THE TASK ▸
Put all the rows below into a Markdown table with two columns, No and Line, giving each line its own number and leaving out blank lines.

GIVEN DATA ▸

****************************************

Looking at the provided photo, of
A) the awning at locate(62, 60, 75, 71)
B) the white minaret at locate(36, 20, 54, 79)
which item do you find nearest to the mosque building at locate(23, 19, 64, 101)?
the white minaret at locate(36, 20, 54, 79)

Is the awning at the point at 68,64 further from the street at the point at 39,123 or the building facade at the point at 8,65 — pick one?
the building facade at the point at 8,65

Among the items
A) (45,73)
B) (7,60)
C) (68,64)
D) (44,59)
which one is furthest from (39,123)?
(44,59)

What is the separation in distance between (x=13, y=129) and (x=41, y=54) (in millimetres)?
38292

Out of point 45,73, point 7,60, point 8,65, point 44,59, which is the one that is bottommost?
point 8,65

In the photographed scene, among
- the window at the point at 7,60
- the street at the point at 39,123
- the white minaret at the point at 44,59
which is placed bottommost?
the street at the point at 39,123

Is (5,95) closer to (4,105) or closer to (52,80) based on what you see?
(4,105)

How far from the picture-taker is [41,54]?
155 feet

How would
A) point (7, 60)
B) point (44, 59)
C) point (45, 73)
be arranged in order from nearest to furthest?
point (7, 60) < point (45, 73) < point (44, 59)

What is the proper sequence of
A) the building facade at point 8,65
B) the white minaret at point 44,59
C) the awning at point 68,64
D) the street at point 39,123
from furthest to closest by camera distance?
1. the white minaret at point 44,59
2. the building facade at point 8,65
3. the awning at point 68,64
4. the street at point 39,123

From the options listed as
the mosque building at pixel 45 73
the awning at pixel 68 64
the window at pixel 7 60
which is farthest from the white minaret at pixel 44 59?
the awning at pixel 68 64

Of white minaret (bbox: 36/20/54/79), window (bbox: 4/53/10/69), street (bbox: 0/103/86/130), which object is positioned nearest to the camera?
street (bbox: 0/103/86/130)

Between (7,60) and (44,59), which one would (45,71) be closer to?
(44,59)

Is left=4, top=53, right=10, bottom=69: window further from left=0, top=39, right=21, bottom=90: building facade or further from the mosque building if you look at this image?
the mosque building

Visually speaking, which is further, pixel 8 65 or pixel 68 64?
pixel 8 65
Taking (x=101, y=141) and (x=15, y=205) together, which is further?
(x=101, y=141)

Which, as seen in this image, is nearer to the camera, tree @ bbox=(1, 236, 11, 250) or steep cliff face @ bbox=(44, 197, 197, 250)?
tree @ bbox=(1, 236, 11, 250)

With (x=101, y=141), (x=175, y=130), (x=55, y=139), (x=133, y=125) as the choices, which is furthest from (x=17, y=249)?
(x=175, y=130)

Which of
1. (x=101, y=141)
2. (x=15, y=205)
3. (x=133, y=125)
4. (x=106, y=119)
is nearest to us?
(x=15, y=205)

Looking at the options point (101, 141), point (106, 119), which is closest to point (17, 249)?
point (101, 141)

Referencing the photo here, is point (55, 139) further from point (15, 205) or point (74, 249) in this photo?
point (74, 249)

****************************************

SOLUTION ▸
| No | Line |
|---|---|
| 1 | Looking at the provided photo, of |
| 2 | A) the awning at locate(62, 60, 75, 71) |
| 3 | B) the white minaret at locate(36, 20, 54, 79) |
| 4 | which item do you find nearest to the mosque building at locate(23, 19, 64, 101)? |
| 5 | the white minaret at locate(36, 20, 54, 79) |
| 6 | Is the awning at the point at 68,64 further from the street at the point at 39,123 or the building facade at the point at 8,65 — pick one? |
| 7 | the building facade at the point at 8,65 |
| 8 | Among the items |
| 9 | A) (45,73) |
| 10 | B) (7,60) |
| 11 | C) (68,64) |
| 12 | D) (44,59) |
| 13 | which one is furthest from (39,123)? |
| 14 | (44,59) |
| 15 | What is the separation in distance between (x=13, y=129) and (x=41, y=54) (in millimetres)? |
| 16 | 38292 |
| 17 | Out of point 45,73, point 7,60, point 8,65, point 44,59, which is the one that is bottommost? |
| 18 | point 8,65 |
| 19 | In the photographed scene, among |
| 20 | - the window at the point at 7,60 |
| 21 | - the street at the point at 39,123 |
| 22 | - the white minaret at the point at 44,59 |
| 23 | which is placed bottommost? |
| 24 | the street at the point at 39,123 |
| 25 | Is (5,95) closer to (4,105) or closer to (52,80) based on what you see? |
| 26 | (4,105) |
| 27 | How far from the picture-taker is [41,54]? |
| 28 | 155 feet |
| 29 | How would |
| 30 | A) point (7, 60) |
| 31 | B) point (44, 59) |
| 32 | C) point (45, 73) |
| 33 | be arranged in order from nearest to furthest? |
| 34 | point (7, 60) < point (45, 73) < point (44, 59) |
| 35 | What is the proper sequence of |
| 36 | A) the building facade at point 8,65 |
| 37 | B) the white minaret at point 44,59 |
| 38 | C) the awning at point 68,64 |
| 39 | D) the street at point 39,123 |
| 40 | from furthest to closest by camera distance? |
| 41 | 1. the white minaret at point 44,59 |
| 42 | 2. the building facade at point 8,65 |
| 43 | 3. the awning at point 68,64 |
| 44 | 4. the street at point 39,123 |
| 45 | From the options listed as |
| 46 | the mosque building at pixel 45 73 |
| 47 | the awning at pixel 68 64 |
| 48 | the window at pixel 7 60 |
| 49 | which is farthest from the white minaret at pixel 44 59? |
| 50 | the awning at pixel 68 64 |
| 51 | Of white minaret (bbox: 36/20/54/79), window (bbox: 4/53/10/69), street (bbox: 0/103/86/130), which object is positioned nearest to the camera? |
| 52 | street (bbox: 0/103/86/130) |
| 53 | Between (7,60) and (44,59), which one would (45,71) be closer to? |
| 54 | (44,59) |
| 55 | Is left=4, top=53, right=10, bottom=69: window further from left=0, top=39, right=21, bottom=90: building facade or further from the mosque building if you look at this image? |
| 56 | the mosque building |
| 57 | Visually speaking, which is further, pixel 8 65 or pixel 68 64? |
| 58 | pixel 8 65 |
| 59 | Taking (x=101, y=141) and (x=15, y=205) together, which is further? |
| 60 | (x=101, y=141) |
| 61 | Which, as seen in this image, is nearer to the camera, tree @ bbox=(1, 236, 11, 250) or steep cliff face @ bbox=(44, 197, 197, 250)? |
| 62 | tree @ bbox=(1, 236, 11, 250) |
| 63 | With (x=101, y=141), (x=175, y=130), (x=55, y=139), (x=133, y=125) as the choices, which is furthest from (x=17, y=249)? |
| 64 | (x=175, y=130) |
| 65 | Which of |
| 66 | 1. (x=101, y=141) |
| 67 | 2. (x=15, y=205) |
| 68 | 3. (x=133, y=125) |
| 69 | 4. (x=106, y=119) |
| 70 | is nearest to us? |
| 71 | (x=15, y=205) |
| 72 | Looking at the options point (101, 141), point (106, 119), which is closest to point (17, 249)? |
| 73 | point (101, 141) |
| 74 | Referencing the photo here, is point (55, 139) further from point (15, 205) or point (74, 249) in this photo? |
| 75 | point (74, 249) |